My dad passed away to covid on May 2021 and ever since that my life took a dramatic change. I grew with my dad and was super close he was my everything but when he died it felt like someone stabbed me in my chest. Shortly after my dad’s death I had to start my MSc course at an abroad university so I had to leave my home country. But I couldn’t focus on my studies and when I approached my university about it they told me to take a year break and then focus on my studies. I took up that offer and return back home.
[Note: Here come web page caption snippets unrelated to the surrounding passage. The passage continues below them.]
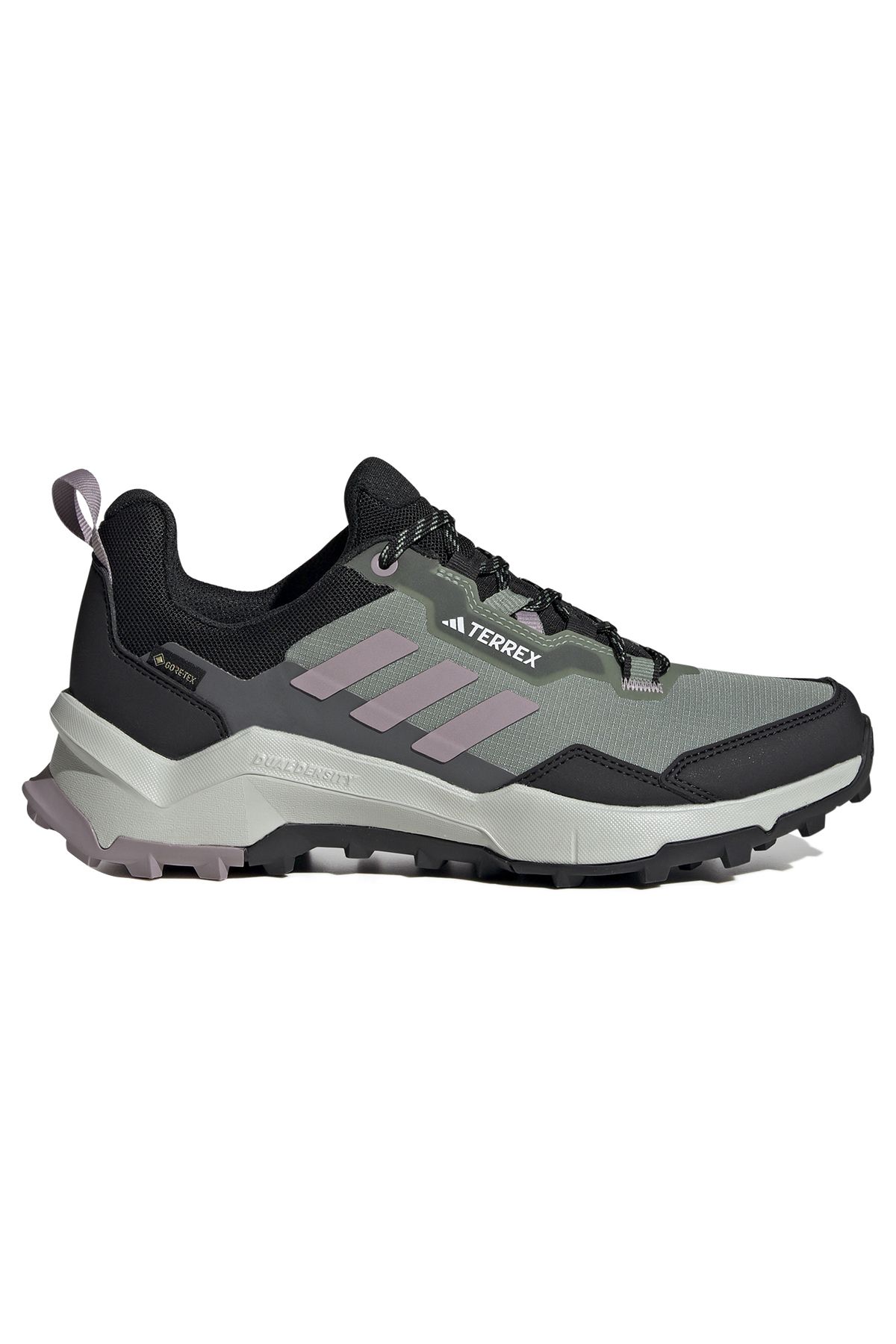 کفش های فضای باز چند رنگ زنانه AX4 GORE TEX W سبز در یعنی 2576 adidas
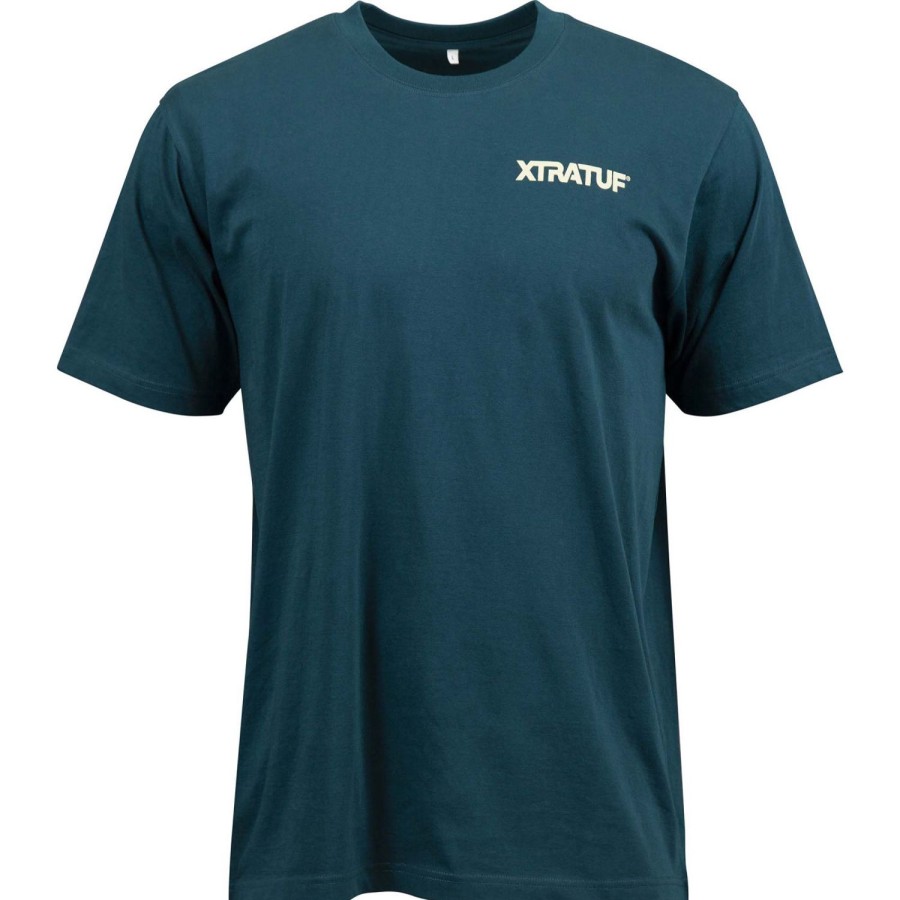 Men XTRATUF | Men'S Short Sleeve Tee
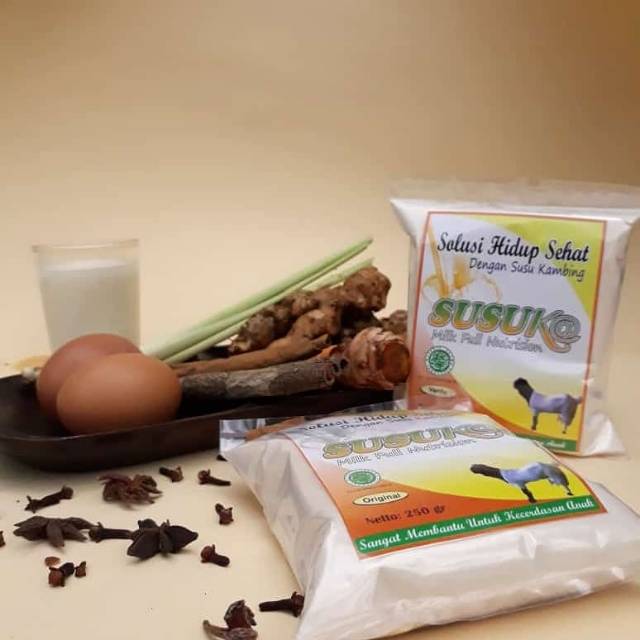 

Susu kambing etawa , susu kambing bubuk, susuka, susu bubuk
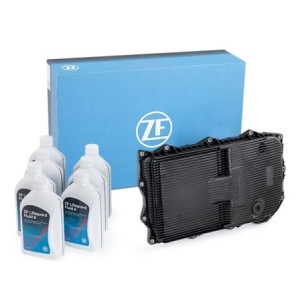 ZF GETRIEBE 1087.298.360 Kit de vidange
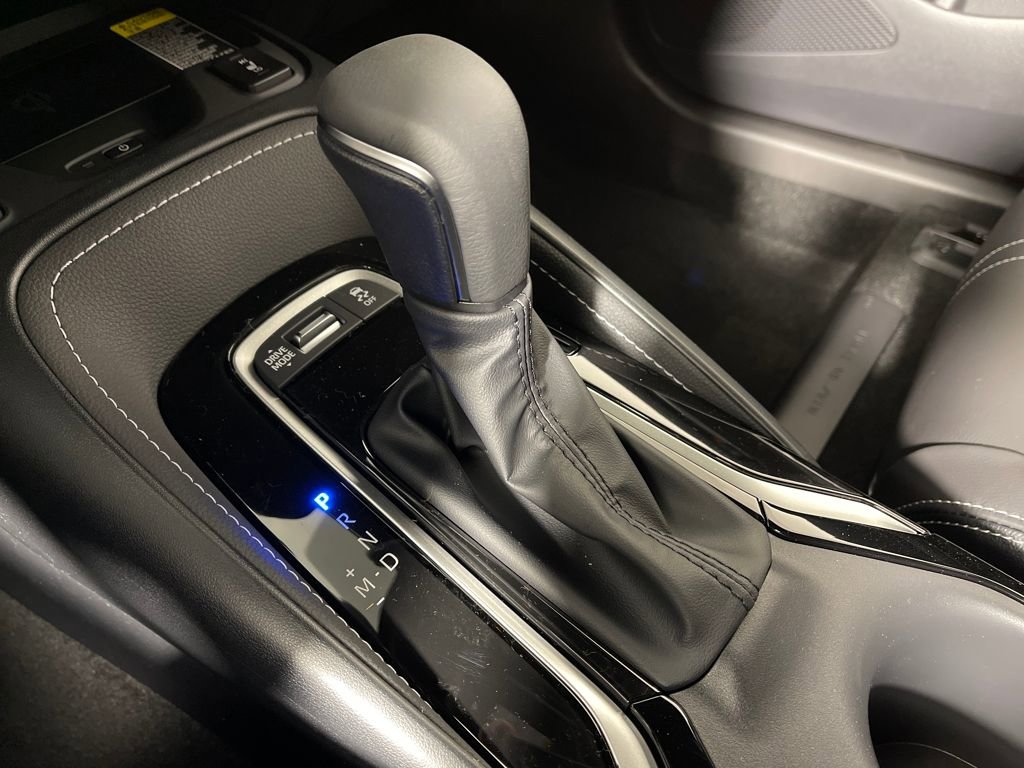 New 2026 Toyota Corolla XSE FWD image 22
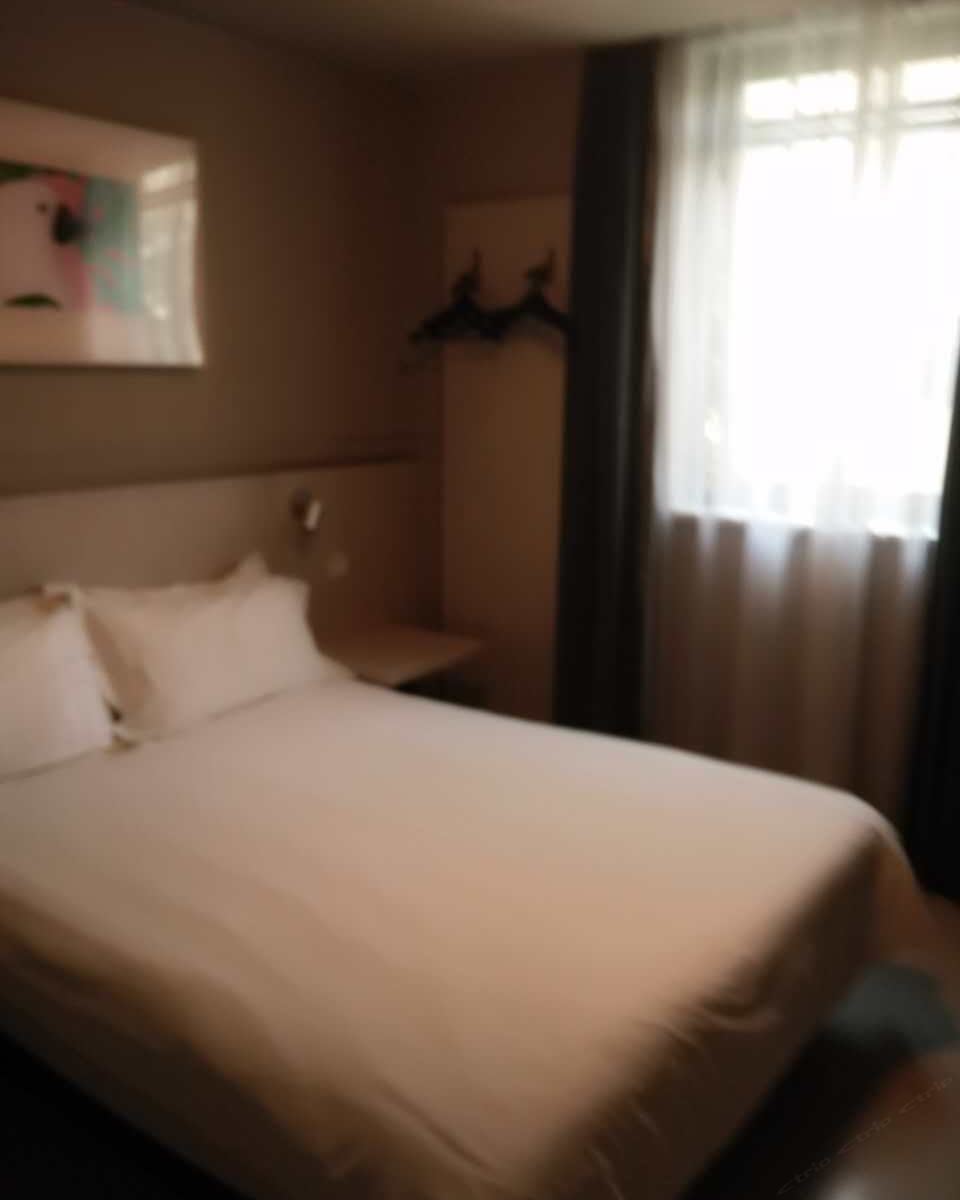 商务B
But none of the people around me are supportive and told me that I have ruined everything. I don’t have a very close bond with my family. I have an elder sister and when i returned she told that I shouldn’t have come back and me being here isn’t going to bring dad back alive. It felt like another stab to my chest. Being all alone in a new country I became overwhelmed, I consider myself an extrovert but at that time it was too overwhelming for me to focus on things and I couldn’t do it and now I feel like loser. Ps (I’ll be leaving back in June again to purse my studies)
I’m still trying to stay strong and I’m pretending that words of these people doesn’t hurt but it does. My life is a mess at this point and I don’t know what to do. My uncle and a very close friend of mine passed away a month back. It’s going to be 10months since my dad’s passing I still haven’t been able to recover from it and now losing two other close people in my life has shattered me. I don’t even know what’s the point of life. I feel so lost and I feel like I’m going crazy. I don’t have a family support nor of friends. It’s getting harder and harder to get through…I don’t whom or to where to share this so I’m doing it here.
Hey buddy, it’s alright. Don’t listen to people much! You’re doing really good. Do whatever you feel like. I know it’s a great loss but I wish it heals.
Thank you
You can reach anytime you need someone to talk! Take care buddy!